§ **Task statement**
Extend the article below on the 2014 Danish film Speed Walking, picking up right after its final sentence.

§ **Study text**
%%

- Directed by: Niels Arden Oplev
- Written by: Bo hr. Hansen
- Based on: Kapgang by Morten Kirkskov
- Produced by: Thomas Heinesen
- Starring: Anders W. Berthelsen Sidse Babett Knudsen Pilou Asbæk Villads Bøye David Dencik
- Cinematography: Rasmus Videbæk
- Edited by: Anne Østerud
- Music by: Jacob Groth
- Distributed by: Nordisk Film
- Release date: 28 August 2014;
- Running time: 108 minutes
- Country: Denmark
- Language: Danish

= Speed Walking =

2014 film by Niels Arden Oplev

Speed Walking (Kapgang) is a 2014 Danish drama film directed by Niels Arden Oplev. It is based on the novel of the same name by Morten Kirkskov.

%%

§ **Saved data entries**

%%

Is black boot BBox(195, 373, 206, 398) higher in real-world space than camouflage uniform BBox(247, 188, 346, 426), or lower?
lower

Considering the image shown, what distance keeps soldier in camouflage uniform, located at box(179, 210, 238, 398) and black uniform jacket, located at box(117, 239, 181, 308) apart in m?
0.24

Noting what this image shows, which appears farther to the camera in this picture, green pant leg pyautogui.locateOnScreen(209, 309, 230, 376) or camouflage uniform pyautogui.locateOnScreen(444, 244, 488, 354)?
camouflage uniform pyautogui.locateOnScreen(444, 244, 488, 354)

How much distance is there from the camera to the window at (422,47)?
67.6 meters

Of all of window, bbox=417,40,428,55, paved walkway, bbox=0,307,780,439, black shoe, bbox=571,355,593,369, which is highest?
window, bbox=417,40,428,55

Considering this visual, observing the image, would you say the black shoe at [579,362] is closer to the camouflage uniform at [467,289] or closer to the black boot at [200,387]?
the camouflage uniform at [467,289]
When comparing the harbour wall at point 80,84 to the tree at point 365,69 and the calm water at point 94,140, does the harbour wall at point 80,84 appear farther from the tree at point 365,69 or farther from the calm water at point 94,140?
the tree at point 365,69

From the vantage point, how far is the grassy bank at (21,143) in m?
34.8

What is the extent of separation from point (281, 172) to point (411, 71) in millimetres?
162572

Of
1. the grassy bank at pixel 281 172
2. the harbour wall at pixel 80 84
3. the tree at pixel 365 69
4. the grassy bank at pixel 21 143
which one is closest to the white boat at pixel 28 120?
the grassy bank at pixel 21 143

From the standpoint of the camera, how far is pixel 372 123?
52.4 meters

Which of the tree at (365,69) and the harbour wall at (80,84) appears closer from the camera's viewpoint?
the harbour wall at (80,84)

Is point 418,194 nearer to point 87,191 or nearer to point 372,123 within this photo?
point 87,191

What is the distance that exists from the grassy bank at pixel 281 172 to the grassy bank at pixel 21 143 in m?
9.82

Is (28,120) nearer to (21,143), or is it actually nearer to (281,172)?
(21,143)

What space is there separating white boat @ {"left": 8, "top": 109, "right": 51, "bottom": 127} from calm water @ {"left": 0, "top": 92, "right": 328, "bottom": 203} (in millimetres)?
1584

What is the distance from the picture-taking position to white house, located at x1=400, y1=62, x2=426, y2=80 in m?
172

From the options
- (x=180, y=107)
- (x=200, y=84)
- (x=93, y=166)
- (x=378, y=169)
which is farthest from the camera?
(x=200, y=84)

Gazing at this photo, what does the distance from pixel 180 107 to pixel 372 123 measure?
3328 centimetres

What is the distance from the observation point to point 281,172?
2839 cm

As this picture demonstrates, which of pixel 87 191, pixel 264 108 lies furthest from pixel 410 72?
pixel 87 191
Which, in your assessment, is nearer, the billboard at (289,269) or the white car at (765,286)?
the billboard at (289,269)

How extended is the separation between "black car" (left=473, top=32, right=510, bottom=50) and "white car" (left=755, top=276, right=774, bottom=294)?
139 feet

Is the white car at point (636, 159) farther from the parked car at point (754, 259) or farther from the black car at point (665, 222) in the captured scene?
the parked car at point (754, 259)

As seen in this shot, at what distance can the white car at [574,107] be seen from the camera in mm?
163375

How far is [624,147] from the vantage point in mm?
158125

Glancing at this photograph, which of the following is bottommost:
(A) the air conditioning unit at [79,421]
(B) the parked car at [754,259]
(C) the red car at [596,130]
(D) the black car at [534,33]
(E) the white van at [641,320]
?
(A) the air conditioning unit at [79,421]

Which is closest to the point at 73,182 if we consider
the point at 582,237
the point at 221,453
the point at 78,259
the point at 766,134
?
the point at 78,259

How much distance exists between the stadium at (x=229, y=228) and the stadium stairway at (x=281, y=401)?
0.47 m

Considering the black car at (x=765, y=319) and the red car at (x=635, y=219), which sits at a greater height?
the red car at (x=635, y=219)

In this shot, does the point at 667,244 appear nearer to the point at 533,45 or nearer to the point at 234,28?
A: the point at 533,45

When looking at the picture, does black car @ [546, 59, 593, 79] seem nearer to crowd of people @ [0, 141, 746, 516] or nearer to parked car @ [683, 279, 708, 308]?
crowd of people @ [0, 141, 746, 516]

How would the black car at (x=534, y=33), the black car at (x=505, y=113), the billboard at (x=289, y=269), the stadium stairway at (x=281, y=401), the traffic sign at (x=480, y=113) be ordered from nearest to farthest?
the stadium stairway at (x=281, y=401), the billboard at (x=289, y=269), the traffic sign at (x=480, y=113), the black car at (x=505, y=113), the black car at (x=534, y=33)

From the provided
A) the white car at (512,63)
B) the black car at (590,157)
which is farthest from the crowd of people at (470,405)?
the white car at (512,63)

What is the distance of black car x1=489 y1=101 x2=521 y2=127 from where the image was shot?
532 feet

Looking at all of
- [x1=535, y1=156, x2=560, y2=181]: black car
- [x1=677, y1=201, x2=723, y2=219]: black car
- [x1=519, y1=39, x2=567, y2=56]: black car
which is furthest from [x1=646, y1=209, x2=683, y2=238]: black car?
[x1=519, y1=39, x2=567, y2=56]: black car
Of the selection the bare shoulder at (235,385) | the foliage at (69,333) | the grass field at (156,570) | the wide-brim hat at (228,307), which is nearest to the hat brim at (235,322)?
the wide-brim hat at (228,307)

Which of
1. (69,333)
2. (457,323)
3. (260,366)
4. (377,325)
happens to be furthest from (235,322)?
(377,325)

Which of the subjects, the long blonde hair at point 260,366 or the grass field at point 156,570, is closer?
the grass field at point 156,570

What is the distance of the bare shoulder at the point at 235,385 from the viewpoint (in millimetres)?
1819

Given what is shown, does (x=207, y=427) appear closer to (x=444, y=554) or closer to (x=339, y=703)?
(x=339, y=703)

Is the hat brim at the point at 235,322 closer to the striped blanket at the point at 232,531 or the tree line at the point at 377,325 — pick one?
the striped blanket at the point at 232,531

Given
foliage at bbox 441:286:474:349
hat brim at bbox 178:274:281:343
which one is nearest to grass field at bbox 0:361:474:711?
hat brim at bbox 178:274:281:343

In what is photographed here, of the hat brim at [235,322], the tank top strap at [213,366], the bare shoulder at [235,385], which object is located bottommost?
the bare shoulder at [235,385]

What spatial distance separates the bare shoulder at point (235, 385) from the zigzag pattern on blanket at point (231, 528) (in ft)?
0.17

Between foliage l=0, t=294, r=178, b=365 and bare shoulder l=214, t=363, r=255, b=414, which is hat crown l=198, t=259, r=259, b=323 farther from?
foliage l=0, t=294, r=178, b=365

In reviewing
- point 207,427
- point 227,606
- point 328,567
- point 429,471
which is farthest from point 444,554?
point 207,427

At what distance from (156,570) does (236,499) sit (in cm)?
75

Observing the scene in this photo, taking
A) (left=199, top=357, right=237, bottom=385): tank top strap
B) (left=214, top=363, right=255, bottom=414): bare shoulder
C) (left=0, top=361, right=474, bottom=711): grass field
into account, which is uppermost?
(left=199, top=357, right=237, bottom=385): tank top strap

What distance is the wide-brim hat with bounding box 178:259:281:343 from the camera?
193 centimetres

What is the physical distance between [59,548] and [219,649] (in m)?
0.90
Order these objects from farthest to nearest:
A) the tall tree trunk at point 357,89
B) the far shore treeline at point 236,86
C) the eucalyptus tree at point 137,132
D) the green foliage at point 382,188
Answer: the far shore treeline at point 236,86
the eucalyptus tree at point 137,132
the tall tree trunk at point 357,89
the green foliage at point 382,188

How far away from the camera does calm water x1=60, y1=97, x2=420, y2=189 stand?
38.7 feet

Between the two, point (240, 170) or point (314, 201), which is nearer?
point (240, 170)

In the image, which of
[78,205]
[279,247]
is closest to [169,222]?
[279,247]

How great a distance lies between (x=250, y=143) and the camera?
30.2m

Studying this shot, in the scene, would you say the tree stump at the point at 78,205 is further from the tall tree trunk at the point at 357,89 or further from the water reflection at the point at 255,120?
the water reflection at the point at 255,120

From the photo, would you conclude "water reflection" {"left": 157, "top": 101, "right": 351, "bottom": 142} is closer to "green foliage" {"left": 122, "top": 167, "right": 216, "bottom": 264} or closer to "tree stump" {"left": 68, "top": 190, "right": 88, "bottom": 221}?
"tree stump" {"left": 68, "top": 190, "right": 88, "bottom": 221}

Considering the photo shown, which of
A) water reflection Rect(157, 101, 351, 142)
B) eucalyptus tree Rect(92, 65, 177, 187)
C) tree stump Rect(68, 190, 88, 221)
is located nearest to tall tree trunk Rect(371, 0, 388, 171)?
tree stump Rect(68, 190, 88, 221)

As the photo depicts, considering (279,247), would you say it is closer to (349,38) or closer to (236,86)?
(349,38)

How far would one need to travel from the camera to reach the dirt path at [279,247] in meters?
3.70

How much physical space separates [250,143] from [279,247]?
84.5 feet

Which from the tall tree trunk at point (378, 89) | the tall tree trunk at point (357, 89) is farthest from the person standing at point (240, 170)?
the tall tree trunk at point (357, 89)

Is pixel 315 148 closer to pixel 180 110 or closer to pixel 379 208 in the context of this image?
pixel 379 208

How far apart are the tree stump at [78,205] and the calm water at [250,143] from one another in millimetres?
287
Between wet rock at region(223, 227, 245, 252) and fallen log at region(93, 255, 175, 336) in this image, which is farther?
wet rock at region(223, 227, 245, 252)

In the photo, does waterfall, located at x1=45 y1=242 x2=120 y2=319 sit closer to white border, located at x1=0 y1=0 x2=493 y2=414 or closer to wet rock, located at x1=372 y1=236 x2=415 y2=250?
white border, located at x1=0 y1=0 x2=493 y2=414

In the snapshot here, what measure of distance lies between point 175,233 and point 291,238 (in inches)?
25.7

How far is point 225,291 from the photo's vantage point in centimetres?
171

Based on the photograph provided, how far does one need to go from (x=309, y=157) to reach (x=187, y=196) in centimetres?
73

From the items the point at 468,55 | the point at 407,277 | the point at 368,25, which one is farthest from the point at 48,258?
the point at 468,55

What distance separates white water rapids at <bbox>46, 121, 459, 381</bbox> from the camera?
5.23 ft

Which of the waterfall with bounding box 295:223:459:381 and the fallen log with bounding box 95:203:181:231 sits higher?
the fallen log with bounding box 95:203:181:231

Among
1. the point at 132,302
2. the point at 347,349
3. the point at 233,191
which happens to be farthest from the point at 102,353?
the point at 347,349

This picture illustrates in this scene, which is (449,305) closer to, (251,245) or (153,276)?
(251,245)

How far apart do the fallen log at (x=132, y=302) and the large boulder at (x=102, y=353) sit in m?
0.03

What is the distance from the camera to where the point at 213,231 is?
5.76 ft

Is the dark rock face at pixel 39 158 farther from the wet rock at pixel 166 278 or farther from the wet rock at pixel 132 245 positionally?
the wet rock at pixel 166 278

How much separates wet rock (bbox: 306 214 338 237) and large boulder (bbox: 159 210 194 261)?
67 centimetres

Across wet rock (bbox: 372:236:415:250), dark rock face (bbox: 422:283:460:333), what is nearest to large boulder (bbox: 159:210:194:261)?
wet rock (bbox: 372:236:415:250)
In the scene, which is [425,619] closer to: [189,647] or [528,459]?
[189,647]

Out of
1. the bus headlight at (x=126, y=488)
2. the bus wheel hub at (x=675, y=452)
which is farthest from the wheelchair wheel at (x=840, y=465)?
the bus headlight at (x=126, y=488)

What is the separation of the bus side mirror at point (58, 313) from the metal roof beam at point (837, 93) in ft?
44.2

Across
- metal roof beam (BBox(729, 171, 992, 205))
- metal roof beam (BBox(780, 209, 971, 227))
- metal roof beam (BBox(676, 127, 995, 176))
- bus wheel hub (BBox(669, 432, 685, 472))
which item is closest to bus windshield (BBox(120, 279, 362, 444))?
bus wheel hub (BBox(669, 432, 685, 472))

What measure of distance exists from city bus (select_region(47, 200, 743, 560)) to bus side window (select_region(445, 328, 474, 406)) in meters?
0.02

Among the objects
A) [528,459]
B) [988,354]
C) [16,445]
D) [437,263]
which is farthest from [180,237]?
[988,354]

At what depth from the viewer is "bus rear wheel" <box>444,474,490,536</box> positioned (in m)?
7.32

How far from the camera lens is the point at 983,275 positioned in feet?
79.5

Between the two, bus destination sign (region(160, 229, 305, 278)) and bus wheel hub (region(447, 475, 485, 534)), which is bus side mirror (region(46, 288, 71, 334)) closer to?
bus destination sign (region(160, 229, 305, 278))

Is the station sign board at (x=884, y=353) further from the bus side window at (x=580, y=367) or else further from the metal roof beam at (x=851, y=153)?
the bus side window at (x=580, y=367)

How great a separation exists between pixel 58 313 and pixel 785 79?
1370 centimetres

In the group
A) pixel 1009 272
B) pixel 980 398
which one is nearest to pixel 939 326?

%%

§ **Task result**
== Plot ==
In 1976 in provincial Denmark, 14-year-old Martin (Villads Bøye) is about to be confirmed when his mother dies of cancer. The weeks leading up to his confirmation are difficult and turbulent, as Martin's father and older brother are distraught and Martin must try to keep the family together. In addition, he must deal with his feelings, sexuality and friendships.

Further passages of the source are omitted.